▸ Passage
The Client has requested the Firm to provide or continue to provide and to perform the Services in relation to the Client and the Company, as the case may be.

    In consideration of the Firm agreeing to provide or continue to provide or to perform the Services, the Client and the Company each agree to be bound by the Firm’s Conditions.



    “Firm” means PikoHANA Pte Ltd, 1 Fusionopolis Place Level #03-20 Galaxis, West Lobby Singapore 138522 and their subsidiaries and associated companies.

    “Request” means the above request for the provision of Services.

    “Client” means the ultimate beneficial owner(s) and/or principal(s) of the Company.

    “Company” means the company to which the Firm is requested to provide the Services.

    “Agreement” means the services contract signed between the Firm and the Client.

    “Nominee” means any and all of the persons, firms or companies who or which is or are appointed by the Firm to perform any Services pursuant to the Request, or any substitute Nominee appointed pursuant to paragraph 13 hereof.

    “Authorized Person” means the person or persons who is or are expressly authorized to give instructions to the Firm or the Nominee on behalf of the Client.

    “Services” means any acts done or to be done, or services performed or to be performed, by the Firm or by any Nominee.

    “Fees” means the fees and time charges incurred in respect of the Services by the Firm from time to time whether or not invoiced.

    2. FEES

    In consideration of the payment of the Fees, the Firm will provide Services by itself or by any Nominee during the period of the Agreement’s engagement. Fees are payable in accordance with the terms stated on the relevant invoice for same. The Firm shall not be required to refund any part of the Fees upon termination for any reason of the appointment of any Nominee or the provision of the Services.

    The Firm shall be entitled to request payment or payments on account when it considers appropriate. The Firm shall also be entitled to invoice fees in arrears for services rendered per the terms of the Agreement.


    Additional charges, and all transaction charges such as bank fees, governmental levies, duties or fines, additional usage charges in excess of the transaction threshold agreed to in the Agreement, and all other charges incurred in the course of the provision of the Services together with all disbursements and out-of-pocket expenses, may be made from time to time for or incidental to all Services performed by the Firm or any Nominee. The Firm shall be entitled to render invoices in advance in respect of any anticipated additional charges. The Firm also reserves the right to invoice the Client for additional charges per the terms in the Agreement as and when needed, in arrears at any time during the engagement or upon termination of the Agreement by either party.


    Invoices for Fees and any additional charges shall be rendered in the name of the Firm or by the relevant Nominee of the Firm. Invoices may, at the request of the Client and approved by the Firm in writing, be issued to another person.

    The Client undertakes to the Firm that it shall remain primarily liable for, payment of all invoices rendered by the Firm for the Services. The Client and the Company agree that the Firm shall have the right to collect payment on behalf of the Firm by debiting the credit card of the Client with prior notice to the Client or the Company. The Client and the Company agree that all Fees and charges invoiced shall be deemed accepted unless disputed within 30 days of invoice date. Any dispute by the Client shall be notified to the Firm in writing by facsimile or e -mail. All Fees and additional charges shall bear interest at the rate of 0.07% per day running from the date of the relative invoice or invoices save that the Firm may agree to waive all such interest if the Fees and charges are paid within 15 days of invoice date.

▸ The data

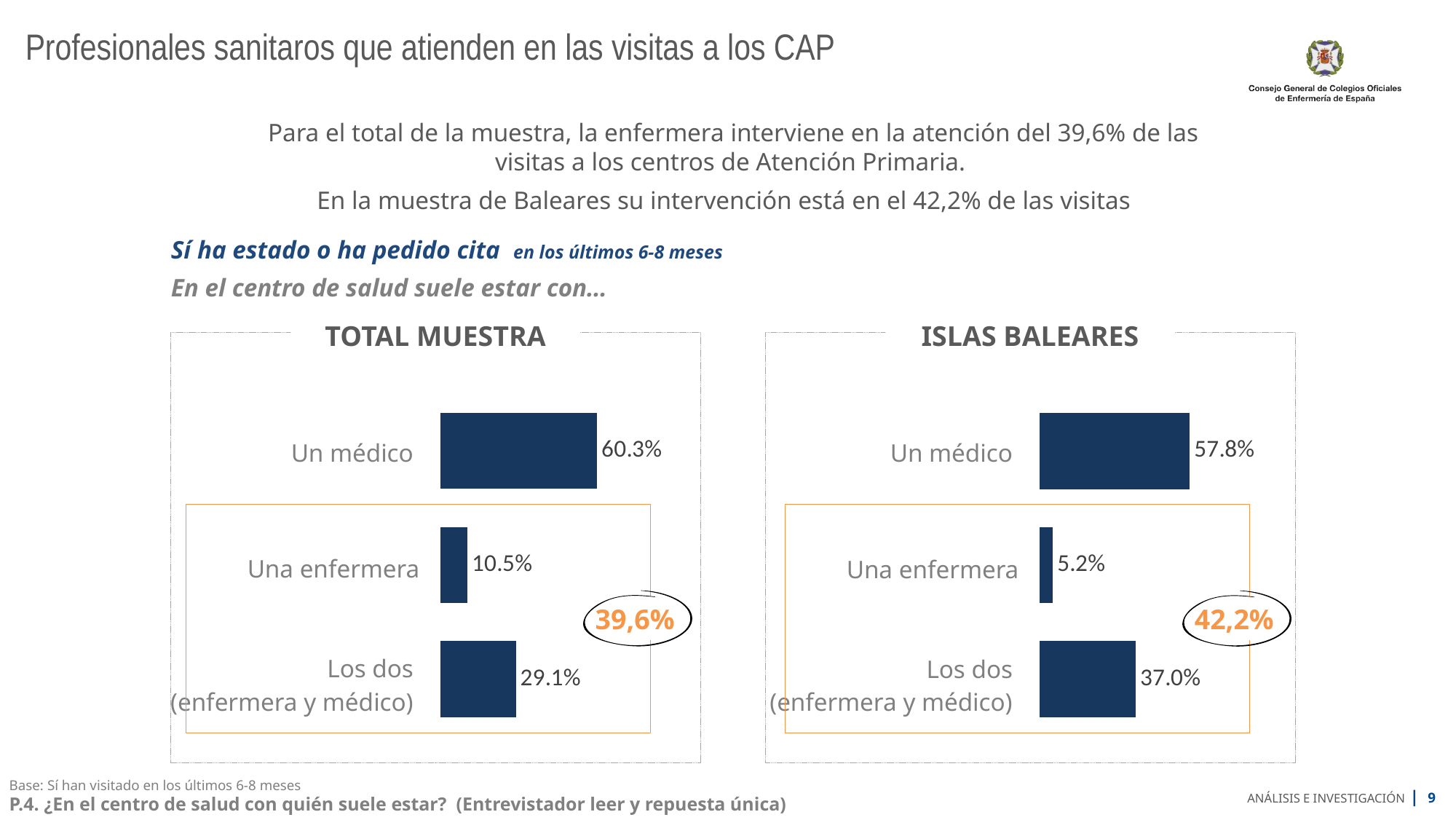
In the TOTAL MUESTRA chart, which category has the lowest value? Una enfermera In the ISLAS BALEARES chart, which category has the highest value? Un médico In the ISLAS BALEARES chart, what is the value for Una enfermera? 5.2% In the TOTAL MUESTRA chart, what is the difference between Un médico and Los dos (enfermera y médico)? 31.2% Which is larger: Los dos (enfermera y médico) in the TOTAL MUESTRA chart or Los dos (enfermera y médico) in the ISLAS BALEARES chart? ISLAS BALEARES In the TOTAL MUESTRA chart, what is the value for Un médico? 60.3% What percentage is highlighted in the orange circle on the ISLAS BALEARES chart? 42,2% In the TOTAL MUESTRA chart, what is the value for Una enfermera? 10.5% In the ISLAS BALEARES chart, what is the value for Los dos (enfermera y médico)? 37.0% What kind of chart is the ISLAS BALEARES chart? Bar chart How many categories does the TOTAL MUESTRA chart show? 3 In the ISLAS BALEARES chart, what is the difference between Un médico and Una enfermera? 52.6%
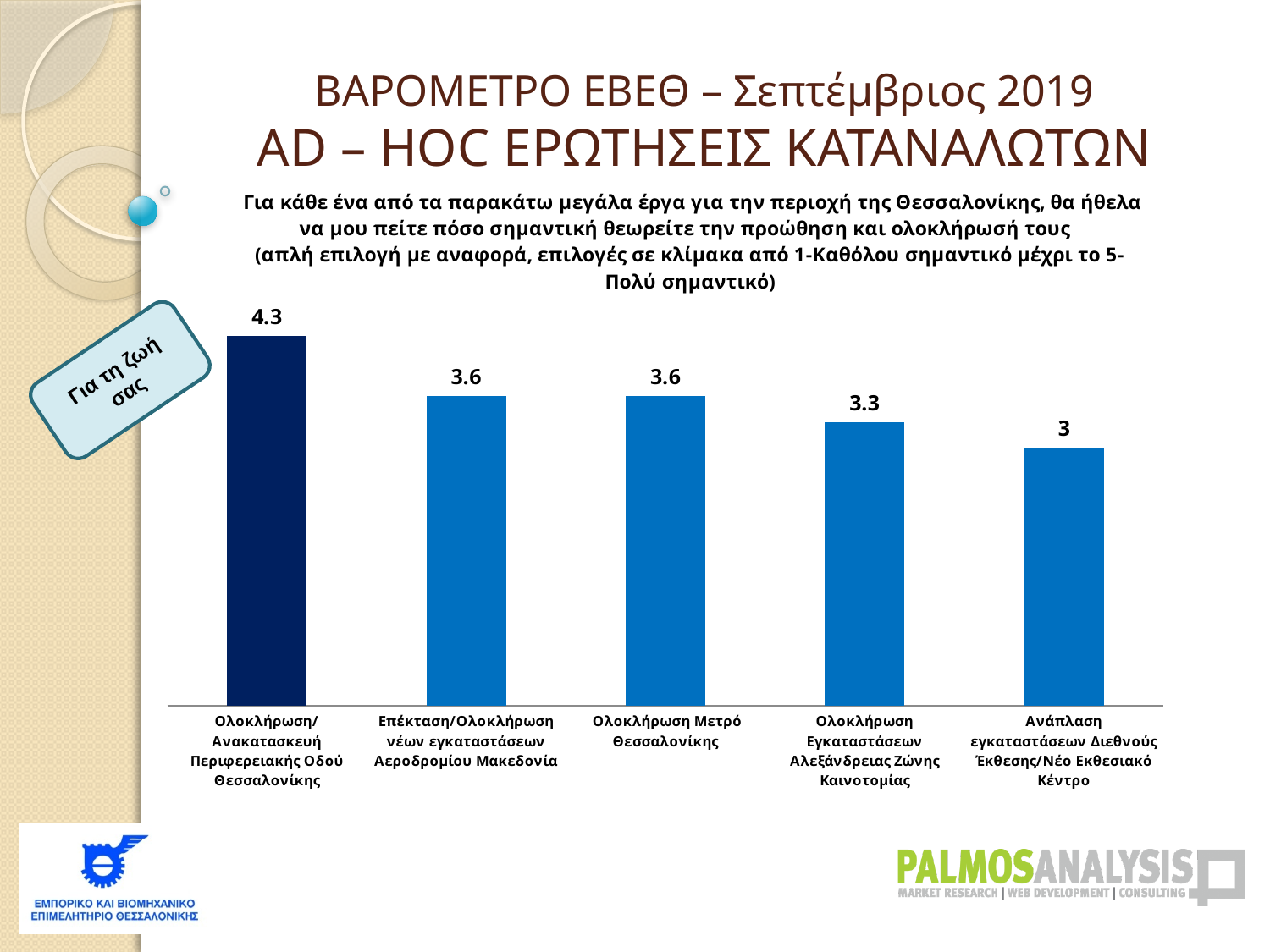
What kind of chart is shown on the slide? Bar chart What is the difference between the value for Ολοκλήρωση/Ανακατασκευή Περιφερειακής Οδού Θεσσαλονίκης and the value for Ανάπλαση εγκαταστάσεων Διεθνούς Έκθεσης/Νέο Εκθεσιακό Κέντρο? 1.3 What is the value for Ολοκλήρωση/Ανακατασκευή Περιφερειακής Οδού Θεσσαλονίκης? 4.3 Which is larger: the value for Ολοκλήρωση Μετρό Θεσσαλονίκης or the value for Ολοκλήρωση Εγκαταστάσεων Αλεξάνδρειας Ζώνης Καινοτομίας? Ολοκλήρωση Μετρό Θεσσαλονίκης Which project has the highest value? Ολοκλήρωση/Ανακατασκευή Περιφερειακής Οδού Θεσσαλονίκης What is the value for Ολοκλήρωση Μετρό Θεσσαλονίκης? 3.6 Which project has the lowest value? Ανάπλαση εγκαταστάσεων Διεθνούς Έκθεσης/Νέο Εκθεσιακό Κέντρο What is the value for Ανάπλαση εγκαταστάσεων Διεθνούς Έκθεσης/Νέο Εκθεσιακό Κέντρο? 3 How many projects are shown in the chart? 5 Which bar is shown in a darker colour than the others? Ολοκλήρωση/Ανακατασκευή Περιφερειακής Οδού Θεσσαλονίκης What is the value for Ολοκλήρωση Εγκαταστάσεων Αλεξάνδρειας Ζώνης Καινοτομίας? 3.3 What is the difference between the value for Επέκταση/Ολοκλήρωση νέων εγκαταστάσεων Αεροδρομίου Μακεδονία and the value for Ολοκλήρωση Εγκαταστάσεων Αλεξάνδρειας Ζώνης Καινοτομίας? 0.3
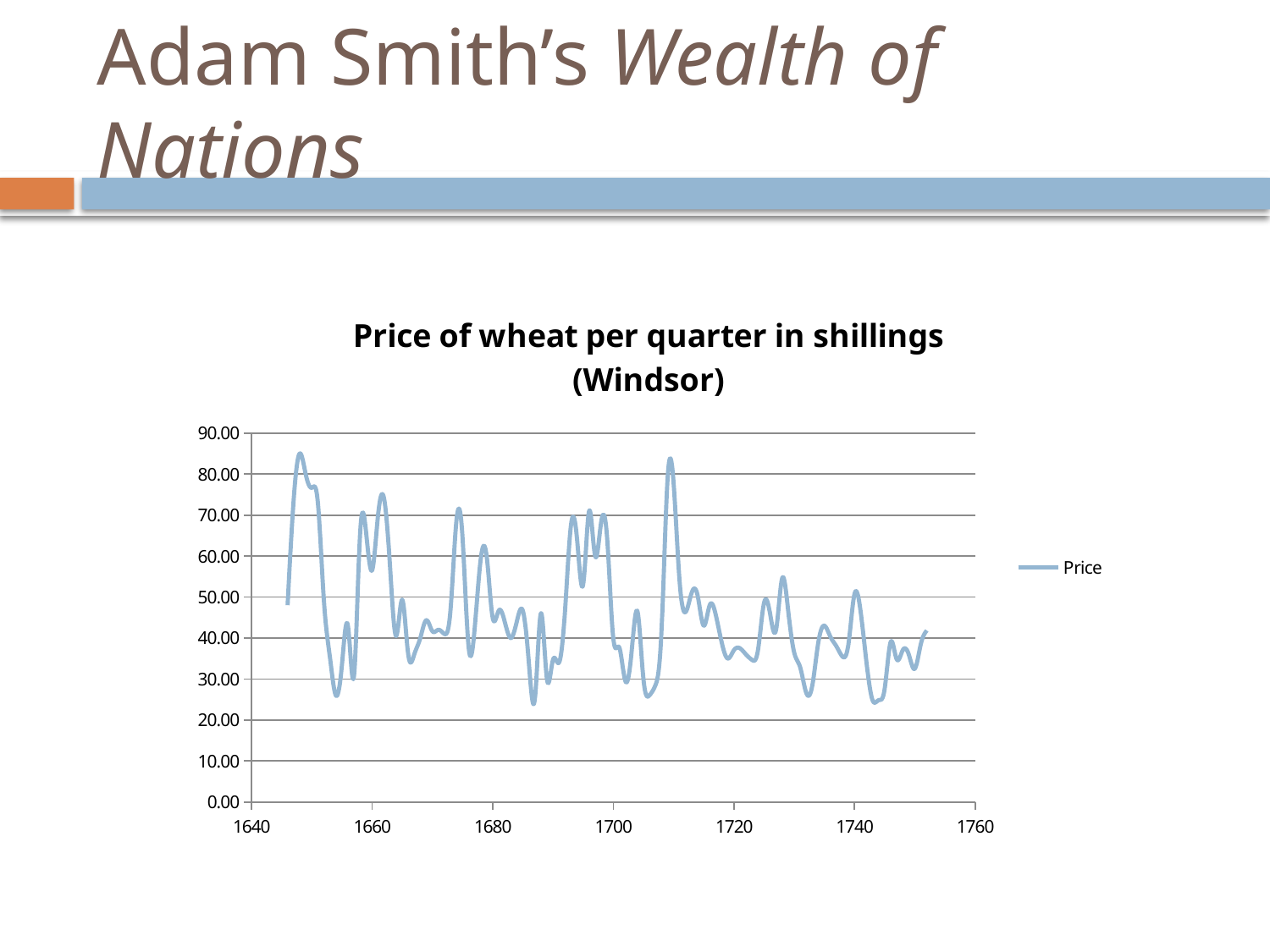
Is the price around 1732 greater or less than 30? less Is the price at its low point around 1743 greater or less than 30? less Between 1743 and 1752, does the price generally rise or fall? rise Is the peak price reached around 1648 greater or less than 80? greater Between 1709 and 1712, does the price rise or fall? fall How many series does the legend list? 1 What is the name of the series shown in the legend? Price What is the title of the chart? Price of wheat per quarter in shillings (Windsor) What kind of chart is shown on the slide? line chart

▸ Task description
Can you set down, word for word, the stretch of the service terms from "In consideration of the Firm" through "of the Company."?

▸ Result
In consideration of the Firm agreeing to provide or continue to provide or to perform the Services, the Client and the Company each agree to be bound by the Firm’s Conditions.



    “Firm” means PikoHANA Pte Ltd, 1 Fusionopolis Place Level #03-20 Galaxis, West Lobby Singapore 138522 and their subsidiaries and associated companies.

    “Request” means the above request for the provision of Services.

    “Client” means the ultimate beneficial owner(s) and/or principal(s) of the Company.